OVERHAUL OF THE CRIMINAL JUSTICE SYSTEM
“The burden of proof often lies with survivors to prove their experience, rather than on perpetrators to prove their innocence. The system is set up to inflate rates of false reporting – which are exceedingly rare – and to dismiss cases when the police don’t consider the evidence to be open and shut. Particularly, when the police are the perpetrators of violence themselves, they are quick to dismiss cases and don’t investigate internally. Moreover, the experience of having intimate and triggering aspects of one’s life and relationships investigated can dissuade many survivors from reporting in the first place. As an abolitionist group, our main goal is not to have more people in the policing and prison system – including perpetrators. Rather, we work to change systems to prevent violence before it happens. That means listening to women, funding community support groups, and improving quality of life.”

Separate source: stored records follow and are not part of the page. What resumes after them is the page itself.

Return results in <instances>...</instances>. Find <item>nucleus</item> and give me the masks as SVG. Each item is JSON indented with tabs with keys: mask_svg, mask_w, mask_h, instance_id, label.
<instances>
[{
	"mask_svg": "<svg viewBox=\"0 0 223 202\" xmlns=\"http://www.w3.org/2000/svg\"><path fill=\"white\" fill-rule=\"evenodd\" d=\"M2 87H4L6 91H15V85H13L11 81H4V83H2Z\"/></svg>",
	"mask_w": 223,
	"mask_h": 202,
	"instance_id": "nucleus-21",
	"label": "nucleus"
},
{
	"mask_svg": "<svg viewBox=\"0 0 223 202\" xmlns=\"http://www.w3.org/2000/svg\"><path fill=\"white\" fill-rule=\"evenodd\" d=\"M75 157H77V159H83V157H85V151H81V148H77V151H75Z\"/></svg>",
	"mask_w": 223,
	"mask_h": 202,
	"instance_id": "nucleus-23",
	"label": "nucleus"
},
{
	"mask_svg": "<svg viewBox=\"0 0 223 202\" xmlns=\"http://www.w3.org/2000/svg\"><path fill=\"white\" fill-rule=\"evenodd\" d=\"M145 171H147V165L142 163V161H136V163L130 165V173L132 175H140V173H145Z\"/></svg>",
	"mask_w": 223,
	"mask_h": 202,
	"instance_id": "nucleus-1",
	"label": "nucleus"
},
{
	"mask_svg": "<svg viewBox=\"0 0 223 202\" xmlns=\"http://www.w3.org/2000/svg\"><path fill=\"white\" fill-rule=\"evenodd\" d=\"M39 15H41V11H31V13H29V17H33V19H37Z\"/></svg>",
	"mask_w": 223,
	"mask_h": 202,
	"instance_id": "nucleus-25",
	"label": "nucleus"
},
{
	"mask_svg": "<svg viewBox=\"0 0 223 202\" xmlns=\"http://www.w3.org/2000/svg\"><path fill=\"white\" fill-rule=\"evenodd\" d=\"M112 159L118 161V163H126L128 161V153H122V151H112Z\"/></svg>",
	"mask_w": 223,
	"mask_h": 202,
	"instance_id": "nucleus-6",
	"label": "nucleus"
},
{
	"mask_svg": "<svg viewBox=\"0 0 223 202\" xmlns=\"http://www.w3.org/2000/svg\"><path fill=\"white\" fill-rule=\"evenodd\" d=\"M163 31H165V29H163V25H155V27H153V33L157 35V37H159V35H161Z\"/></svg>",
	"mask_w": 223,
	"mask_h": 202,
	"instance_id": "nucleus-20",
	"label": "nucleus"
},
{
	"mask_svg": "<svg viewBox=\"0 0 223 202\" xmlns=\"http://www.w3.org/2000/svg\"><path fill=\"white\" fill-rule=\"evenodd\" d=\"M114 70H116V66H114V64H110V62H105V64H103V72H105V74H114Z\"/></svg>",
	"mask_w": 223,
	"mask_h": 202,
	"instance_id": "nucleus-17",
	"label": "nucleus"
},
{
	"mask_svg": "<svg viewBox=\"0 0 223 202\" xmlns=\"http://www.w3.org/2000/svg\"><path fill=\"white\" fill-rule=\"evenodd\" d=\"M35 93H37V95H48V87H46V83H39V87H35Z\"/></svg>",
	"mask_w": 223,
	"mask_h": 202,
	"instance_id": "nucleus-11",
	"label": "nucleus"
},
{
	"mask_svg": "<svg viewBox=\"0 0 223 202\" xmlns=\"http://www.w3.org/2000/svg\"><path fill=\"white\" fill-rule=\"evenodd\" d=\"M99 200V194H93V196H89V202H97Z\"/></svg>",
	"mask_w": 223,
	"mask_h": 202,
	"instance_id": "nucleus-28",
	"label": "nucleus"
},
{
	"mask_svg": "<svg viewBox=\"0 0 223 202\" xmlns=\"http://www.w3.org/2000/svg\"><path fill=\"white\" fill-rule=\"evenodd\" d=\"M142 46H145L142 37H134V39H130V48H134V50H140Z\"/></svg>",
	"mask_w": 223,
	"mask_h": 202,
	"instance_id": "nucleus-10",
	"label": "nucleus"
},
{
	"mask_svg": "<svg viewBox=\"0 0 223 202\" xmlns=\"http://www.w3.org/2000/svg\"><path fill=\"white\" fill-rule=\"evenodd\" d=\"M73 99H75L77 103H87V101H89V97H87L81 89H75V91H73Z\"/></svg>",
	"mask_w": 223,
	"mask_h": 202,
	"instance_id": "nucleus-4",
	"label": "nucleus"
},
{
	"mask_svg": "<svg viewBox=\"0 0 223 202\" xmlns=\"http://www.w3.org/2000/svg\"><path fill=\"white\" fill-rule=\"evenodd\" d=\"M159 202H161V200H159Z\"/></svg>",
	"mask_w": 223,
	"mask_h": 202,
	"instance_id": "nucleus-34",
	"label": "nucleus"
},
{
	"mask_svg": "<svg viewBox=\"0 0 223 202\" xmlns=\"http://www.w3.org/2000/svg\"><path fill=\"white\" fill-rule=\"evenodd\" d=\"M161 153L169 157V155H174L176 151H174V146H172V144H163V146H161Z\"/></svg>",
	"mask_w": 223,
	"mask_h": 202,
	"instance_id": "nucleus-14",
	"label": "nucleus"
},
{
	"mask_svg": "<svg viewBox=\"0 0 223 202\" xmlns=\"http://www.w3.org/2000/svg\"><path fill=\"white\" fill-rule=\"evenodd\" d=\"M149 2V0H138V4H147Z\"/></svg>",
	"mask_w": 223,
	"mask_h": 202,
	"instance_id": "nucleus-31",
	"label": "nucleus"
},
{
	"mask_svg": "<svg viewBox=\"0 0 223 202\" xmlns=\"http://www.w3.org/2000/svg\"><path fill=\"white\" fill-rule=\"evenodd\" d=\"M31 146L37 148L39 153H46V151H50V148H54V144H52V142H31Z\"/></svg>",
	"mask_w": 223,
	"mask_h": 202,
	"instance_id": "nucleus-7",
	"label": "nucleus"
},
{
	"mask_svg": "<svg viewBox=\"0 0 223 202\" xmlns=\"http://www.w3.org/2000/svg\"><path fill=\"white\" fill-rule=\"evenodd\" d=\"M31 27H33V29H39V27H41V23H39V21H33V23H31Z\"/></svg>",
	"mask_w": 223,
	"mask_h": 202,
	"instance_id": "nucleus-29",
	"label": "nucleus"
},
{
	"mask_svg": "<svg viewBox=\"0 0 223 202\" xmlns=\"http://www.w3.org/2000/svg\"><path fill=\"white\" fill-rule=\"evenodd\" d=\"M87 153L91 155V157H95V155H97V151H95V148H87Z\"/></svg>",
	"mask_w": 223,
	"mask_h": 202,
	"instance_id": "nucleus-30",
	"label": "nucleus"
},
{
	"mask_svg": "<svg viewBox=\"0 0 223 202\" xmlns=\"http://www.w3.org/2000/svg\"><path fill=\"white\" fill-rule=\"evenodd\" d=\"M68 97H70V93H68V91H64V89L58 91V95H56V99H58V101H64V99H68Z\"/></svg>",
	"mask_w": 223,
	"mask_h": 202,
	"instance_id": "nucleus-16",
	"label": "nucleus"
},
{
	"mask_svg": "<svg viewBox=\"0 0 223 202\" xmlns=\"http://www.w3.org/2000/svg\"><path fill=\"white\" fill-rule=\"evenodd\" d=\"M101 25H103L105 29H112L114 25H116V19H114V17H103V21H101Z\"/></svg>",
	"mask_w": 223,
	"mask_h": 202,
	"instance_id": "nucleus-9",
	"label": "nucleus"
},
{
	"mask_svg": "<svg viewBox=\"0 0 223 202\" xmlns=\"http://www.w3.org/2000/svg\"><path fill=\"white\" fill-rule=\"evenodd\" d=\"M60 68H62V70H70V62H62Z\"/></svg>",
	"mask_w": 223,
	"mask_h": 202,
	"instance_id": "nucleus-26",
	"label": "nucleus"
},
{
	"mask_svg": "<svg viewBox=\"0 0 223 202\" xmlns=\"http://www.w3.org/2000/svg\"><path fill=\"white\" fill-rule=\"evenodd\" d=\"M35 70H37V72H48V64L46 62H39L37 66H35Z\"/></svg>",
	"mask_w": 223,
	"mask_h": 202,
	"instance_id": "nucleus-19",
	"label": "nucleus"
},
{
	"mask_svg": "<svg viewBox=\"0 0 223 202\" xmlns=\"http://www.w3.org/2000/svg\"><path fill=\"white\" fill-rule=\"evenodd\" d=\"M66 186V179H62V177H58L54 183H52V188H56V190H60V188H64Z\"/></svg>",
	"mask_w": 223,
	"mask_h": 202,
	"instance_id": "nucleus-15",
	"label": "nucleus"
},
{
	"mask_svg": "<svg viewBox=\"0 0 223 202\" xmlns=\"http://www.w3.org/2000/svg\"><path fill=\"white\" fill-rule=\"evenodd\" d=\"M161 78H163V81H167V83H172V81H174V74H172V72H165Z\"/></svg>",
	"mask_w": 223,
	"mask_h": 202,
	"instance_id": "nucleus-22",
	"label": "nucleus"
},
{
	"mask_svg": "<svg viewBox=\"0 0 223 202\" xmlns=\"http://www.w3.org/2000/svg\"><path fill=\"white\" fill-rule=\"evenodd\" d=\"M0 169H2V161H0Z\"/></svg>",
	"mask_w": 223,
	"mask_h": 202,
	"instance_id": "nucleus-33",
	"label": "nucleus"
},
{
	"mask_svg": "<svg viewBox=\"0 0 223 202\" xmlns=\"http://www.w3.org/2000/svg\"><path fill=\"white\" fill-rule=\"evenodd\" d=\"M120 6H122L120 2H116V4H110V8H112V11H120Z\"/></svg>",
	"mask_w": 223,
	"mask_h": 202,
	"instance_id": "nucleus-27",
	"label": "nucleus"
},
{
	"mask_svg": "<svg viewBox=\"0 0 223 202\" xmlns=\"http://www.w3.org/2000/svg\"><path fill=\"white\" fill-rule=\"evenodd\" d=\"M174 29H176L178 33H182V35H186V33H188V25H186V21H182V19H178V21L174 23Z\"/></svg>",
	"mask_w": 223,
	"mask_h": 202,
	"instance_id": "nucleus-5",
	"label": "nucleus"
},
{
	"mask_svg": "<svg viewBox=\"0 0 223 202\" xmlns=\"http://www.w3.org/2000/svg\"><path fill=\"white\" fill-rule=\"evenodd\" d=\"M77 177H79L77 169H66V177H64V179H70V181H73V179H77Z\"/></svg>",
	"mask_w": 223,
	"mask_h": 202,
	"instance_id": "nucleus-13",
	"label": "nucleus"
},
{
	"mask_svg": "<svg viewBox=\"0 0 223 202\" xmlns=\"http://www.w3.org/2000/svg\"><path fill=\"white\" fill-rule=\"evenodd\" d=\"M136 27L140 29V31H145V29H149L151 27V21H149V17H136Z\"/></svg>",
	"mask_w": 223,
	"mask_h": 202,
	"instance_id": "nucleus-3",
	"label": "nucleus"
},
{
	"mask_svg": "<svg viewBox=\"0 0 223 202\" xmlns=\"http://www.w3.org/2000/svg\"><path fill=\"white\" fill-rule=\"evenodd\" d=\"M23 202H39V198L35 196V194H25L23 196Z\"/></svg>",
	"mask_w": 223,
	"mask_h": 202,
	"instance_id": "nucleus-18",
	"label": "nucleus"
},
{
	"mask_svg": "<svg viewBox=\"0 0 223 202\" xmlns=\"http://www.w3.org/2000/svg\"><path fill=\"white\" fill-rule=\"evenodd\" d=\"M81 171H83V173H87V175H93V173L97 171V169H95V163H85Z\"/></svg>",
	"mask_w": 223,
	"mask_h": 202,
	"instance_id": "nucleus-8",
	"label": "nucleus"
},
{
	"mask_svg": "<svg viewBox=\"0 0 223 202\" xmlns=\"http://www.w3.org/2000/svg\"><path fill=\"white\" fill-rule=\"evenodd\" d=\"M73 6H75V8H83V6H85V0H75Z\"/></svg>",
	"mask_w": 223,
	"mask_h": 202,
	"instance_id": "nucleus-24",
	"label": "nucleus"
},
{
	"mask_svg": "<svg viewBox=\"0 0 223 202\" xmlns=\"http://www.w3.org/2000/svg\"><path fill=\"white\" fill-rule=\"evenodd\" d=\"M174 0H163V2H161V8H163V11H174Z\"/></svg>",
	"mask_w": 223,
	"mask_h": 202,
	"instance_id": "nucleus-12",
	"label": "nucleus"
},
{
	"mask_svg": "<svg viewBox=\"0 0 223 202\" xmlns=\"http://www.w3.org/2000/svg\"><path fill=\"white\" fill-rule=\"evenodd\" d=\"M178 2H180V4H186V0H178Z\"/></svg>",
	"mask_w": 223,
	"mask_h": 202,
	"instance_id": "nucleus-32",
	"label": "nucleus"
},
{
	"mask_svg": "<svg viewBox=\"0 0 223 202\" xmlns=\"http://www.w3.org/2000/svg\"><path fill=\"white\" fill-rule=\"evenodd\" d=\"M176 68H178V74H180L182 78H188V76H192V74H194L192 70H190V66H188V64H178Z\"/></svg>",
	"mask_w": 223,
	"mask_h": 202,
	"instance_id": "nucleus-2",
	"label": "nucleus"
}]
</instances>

AN INTERSECTIONAL APPROACH
“Evidence for the harms of a non-intersectional approach to tackling male violence can be found in the continued dependence on a broken criminal justice system which only breeds more violence, and the current transphobia running rampant through the sexual and domestic violence sector. To us, a comprehensive LGBTQ+ inclusive strategy centres our trans siblings and is rooted around transformative justice and community accountability.”
This movement does not belong to us. This movement belongs to all women, especially those failed by men and by the Police most: black and brown, queer, disabled and trans women.
— Reclaim These Streets (@ReclaimTS) March 16, 2021
WHAT CAN BE DONE IN THE IMMEDIATE SENSE?
“Right now, the Police, Crime, Sentencing, and Courts Bill is going through parliament. The bill would reward the police with more power, only leading to more violence. Giving the police more power, as is proposed in the bill, will lead to an increase in the number of survivors being arrested, especially Black, minority ethnic, and poorer survivors. It will give police more power to digitally stripsearch survivors of gendered violence who report to the police. It will give police more powers to enact sweeping new stop and search powers, to increase surveillance and criminalise Gypsy and Traveller communities. And, most importantly, it will give police more power to decide where, when, and how citizens are allowed to protest institutional systemic violence. Opposing the bill is therefore an absolute priority.
There are many other ways that abolitionists are making small changes that do not involve giving more power to the police. Supporting and amplifying the work that is already being done is a great way of making such changes in your communities.”